2. Rate, Work, and Distance Problems
These three problem types all use the same underlying formula, just arranged differently.
Must Know: Distance = Rate × Time (D = RT). Rearrange as needed: T = D/R and R = D/T.
For work problems, reframe them as rate problems. If a printer finishes a job in 4 hours, its rate is 1/4 of the job per hour. When two workers (or machines) work together, their rates add.
Must Know: Combined work rate = 1/r₁ + 1/r₂. Time to finish together = 1 ÷ (combined rate). Rates add — times do not.
For round-trip or average speed problems, the GRE loves to bait you into averaging the two speeds. Never do that. Average speed = Total distance ÷ Total time, always.
For catch-up problems: if two objects move toward each other, add their speeds to find how fast the gap closes. If they move in the same direction, subtract the slower from the faster.
Example — Distance:
- Car A leaves at 60 mph. Car B leaves from the same point 1 hour later at 80 mph. How long until B catches A?
- When B has traveled t hours, A has traveled t+1 hours.
- Set distances equal: 60(t+1) = 80t.
- 60t + 60 = 80t → 60 = 20t → t = 3 hours.
- Verify: B travels 80×3 = 240 miles. A travels 60×4 = 240 miles. ✓
3. Mixture Problems
Mixture problems ask you to combine two substances (solutions, alloys, food items) with different concentrations or properties and find what the result looks like.

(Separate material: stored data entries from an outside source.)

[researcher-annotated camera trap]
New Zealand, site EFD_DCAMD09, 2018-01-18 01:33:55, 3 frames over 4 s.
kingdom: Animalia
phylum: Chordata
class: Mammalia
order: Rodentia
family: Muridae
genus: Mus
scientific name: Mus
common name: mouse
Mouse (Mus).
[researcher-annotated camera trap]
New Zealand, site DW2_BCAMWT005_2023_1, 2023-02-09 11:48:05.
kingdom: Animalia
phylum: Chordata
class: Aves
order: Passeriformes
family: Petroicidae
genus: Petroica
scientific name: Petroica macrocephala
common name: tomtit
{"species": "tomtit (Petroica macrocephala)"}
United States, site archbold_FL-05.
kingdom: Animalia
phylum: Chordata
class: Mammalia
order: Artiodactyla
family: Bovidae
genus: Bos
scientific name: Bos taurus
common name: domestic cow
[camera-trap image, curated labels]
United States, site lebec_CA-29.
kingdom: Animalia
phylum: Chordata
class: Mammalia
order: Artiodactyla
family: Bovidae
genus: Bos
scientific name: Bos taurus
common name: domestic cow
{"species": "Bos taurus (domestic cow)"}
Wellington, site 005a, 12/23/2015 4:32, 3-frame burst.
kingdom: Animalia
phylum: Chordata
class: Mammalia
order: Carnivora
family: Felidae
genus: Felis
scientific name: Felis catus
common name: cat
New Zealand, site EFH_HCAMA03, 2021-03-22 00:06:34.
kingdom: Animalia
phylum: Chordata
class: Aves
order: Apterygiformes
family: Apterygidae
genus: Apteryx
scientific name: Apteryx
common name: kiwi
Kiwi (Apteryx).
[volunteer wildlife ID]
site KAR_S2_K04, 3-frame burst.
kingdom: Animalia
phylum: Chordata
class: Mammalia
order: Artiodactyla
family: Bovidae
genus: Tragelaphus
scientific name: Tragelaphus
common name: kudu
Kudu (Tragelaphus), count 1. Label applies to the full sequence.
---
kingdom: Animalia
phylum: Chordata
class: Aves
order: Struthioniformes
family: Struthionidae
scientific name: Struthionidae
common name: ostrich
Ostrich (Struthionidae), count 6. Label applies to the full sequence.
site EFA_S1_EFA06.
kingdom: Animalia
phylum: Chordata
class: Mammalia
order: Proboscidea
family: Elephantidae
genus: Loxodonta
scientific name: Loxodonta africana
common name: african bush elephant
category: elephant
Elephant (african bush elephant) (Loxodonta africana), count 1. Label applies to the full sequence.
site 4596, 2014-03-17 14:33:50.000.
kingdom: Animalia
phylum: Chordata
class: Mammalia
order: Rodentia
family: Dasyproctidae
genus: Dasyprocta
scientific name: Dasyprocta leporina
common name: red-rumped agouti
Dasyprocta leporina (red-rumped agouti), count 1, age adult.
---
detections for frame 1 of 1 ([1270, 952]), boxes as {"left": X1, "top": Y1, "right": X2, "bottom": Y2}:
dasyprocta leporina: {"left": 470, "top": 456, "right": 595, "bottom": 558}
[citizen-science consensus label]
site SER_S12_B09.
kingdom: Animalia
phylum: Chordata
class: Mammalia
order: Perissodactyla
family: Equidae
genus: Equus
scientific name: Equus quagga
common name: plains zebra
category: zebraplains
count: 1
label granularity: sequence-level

Must Know: (concentration₁ × amount₁) + (concentration₂ × amount₂) = concentration_final × total_amount. Label everything before you write the equation.
Example — Mixture:
- 10 liters of a 20% salt solution is mixed with 30 liters of a 40% salt solution. What is the final concentration?
- Salt from solution 1: 0.20 × 10 = 2 liters of salt.
- Salt from solution 2: 0.40 × 30 = 12 liters of salt.
- Total salt: 2 + 12 = 14 liters. Total volume: 10 + 30 = 40 liters.
- Final concentration: 14/40 = 0.35 = 35%.
4. Profit, Revenue, and Cost
The GRE tests a small set of business math relationships. Know these three:
Must Know: Profit = Revenue − Cost. Sale price = Original × (1 − discount%). Marked-up price = Original × (1 + markup%). Percent change = (New − Old) / Old × 100%.
Break-even is simply the point where Revenue = Cost, meaning Profit = 0. When the problem asks "which quantity is the base," the base is always the original (pre-change) value for percent problems.
5. Age Problems
Age problems give you two time points and relationships between people's ages. They always require two equations.
Must Know: Let x = current age. "In n years" → x + n. "n years ago" → x − n. Always write both equations before solving — never try to do it in your head.
Example — Age:
- Today, Alex is 3 times as old as Ben. In 4 years, Alex will be twice as old as Ben. Find their current ages.
- Equation 1 (now): A = 3B.
- Equation 2 (in 4 years): A + 4 = 2(B + 4).
- Substitute A = 3B: 3B + 4 = 2B + 8 → B = 4, A = 12.
- Verify: In 4 years, Alex = 16, Ben = 8. 16 = 2 × 8. ✓
6. Setting Up Variables
Use the fewest variables possible. If the problem says "John has twice as many apples as Mary," you only need one variable: let Mary = m, John = 2m. Assigning separate variables to related quantities forces you to write more equations than necessary and increases the chance of an error.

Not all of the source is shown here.